» What you need to do: Repeat the lines below exactly as written, please, from the line with "A client at 34" to the line with "A 16 year old", both lines included, and no others.

Transcribed page contents:
§ §
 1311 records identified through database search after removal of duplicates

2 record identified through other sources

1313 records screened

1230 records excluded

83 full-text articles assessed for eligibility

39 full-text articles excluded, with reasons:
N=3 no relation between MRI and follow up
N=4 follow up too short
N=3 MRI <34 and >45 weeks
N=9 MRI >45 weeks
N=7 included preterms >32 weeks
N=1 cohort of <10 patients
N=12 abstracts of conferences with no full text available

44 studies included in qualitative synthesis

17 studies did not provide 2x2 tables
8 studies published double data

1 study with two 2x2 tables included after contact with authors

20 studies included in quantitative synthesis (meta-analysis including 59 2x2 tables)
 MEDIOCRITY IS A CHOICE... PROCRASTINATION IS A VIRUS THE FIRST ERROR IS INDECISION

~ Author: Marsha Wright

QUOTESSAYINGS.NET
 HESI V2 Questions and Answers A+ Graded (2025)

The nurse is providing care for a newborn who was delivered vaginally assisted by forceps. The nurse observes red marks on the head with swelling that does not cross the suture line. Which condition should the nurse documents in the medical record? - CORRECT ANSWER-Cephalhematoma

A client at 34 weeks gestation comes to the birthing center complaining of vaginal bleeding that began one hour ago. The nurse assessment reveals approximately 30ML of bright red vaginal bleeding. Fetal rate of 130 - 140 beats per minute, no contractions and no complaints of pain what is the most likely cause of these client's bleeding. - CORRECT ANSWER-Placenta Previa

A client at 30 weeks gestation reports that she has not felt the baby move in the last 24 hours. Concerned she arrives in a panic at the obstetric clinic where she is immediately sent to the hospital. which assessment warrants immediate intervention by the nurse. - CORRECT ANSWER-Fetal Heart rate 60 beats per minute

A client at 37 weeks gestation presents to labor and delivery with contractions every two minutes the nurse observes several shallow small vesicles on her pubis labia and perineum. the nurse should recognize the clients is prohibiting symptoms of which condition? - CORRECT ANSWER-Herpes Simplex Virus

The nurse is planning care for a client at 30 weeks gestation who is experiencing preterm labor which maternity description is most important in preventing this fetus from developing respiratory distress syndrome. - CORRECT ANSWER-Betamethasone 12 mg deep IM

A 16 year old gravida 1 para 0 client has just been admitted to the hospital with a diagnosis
§ §
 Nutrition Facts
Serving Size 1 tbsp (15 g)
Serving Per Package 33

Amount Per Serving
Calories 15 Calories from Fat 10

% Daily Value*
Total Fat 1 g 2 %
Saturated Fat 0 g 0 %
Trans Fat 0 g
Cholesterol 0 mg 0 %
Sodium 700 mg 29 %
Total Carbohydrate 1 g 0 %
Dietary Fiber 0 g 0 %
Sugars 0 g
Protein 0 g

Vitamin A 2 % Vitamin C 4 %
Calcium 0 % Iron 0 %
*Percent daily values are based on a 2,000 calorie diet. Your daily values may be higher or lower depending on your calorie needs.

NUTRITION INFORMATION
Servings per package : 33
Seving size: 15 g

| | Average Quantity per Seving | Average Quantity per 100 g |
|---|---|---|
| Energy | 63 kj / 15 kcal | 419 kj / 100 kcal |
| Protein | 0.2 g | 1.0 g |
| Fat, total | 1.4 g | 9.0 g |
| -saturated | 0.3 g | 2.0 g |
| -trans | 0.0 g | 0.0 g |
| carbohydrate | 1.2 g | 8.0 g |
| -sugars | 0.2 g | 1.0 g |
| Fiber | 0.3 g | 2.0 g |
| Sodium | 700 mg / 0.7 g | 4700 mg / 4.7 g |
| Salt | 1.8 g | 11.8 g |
§ §
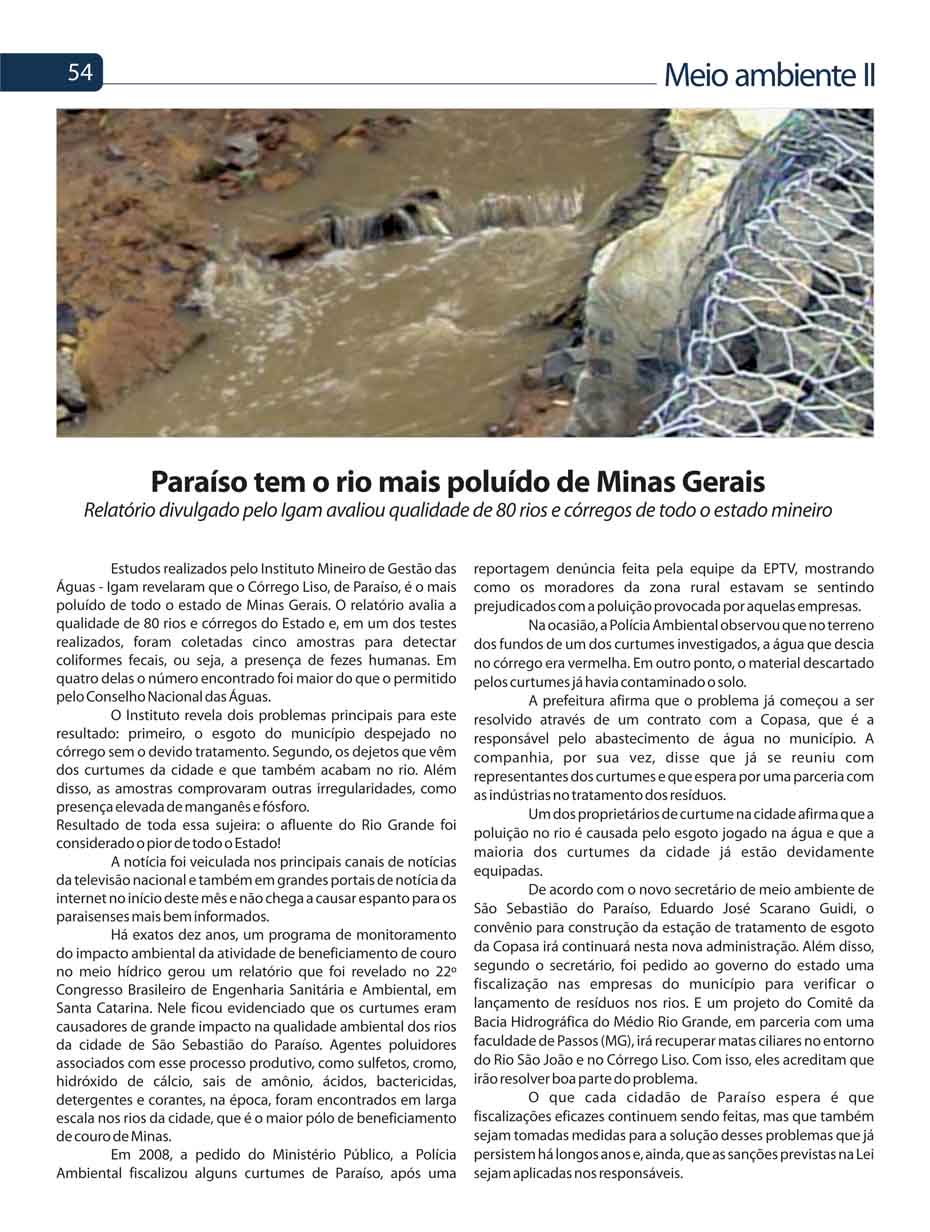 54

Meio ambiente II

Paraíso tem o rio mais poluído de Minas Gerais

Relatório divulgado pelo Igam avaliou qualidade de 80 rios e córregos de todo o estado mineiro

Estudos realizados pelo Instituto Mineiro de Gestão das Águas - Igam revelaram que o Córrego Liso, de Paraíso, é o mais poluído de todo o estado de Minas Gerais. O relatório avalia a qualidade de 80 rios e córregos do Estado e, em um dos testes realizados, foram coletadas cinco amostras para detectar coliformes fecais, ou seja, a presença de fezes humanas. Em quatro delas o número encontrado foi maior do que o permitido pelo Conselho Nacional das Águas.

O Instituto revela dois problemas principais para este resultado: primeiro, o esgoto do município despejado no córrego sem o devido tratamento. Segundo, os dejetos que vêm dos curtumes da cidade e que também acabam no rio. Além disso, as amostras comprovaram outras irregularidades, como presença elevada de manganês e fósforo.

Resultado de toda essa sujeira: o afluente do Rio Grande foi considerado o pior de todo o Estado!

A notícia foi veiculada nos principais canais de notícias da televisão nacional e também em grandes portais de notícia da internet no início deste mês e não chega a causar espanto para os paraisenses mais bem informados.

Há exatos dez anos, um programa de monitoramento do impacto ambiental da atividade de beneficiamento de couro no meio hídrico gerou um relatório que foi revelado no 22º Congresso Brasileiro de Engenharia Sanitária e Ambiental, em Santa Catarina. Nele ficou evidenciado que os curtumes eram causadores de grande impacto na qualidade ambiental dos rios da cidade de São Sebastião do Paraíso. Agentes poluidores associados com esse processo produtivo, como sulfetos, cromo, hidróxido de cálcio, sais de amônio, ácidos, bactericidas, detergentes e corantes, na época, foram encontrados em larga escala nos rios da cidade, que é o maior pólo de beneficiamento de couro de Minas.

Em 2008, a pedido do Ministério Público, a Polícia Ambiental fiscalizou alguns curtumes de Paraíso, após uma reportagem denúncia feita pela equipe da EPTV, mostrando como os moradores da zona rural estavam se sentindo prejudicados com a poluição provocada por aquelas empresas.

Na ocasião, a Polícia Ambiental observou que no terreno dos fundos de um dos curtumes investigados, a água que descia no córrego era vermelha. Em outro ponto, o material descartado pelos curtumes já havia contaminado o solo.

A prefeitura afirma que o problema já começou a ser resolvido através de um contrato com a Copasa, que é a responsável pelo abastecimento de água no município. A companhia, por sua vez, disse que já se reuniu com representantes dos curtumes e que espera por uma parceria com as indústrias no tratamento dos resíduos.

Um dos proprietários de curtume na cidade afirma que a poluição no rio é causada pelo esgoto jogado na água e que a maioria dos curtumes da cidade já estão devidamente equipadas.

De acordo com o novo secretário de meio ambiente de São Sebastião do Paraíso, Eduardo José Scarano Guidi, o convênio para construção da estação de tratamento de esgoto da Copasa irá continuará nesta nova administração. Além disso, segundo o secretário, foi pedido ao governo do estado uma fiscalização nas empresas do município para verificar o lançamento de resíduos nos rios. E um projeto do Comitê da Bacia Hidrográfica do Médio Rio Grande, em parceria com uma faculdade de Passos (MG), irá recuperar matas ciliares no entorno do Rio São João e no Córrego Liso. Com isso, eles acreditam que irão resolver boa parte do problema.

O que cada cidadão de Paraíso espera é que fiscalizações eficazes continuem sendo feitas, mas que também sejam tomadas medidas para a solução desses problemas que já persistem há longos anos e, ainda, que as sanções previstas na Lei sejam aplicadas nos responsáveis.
§ §
» Solved exercise:
A client at 34 weeks gestation comes to the birthing center complaining of vaginal bleeding that began one hour ago. The nurse assessment reveals approximately 30ML of bright red vaginal bleeding. Fetal rate of 130 - 140 beats per minute, no contractions and no complaints of pain what is the most likely cause of these client's bleeding. - CORRECT ANSWER-Placenta Previa

A client at 30 weeks gestation reports that she has not felt the baby move in the last 24 hours. Concerned she arrives in a panic at the obstetric clinic where she is immediately sent to the hospital. which assessment warrants immediate intervention by the nurse. - CORRECT ANSWER-Fetal Heart rate 60 beats per minute

A client at 37 weeks gestation presents to labor and delivery with contractions every two minutes the nurse observes several shallow small vesicles on her pubis labia and perineum. the nurse should recognize the clients is prohibiting symptoms of which condition? - CORRECT ANSWER-Herpes Simplex Virus

The nurse is planning care for a client at 30 weeks gestation who is experiencing preterm labor which maternity description is most important in preventing this fetus from developing respiratory distress syndrome. - CORRECT ANSWER-Betamethasone 12 mg deep IM

A 16 year old gravida 1 para 0 client has just been admitted to the hospital with a diagnosis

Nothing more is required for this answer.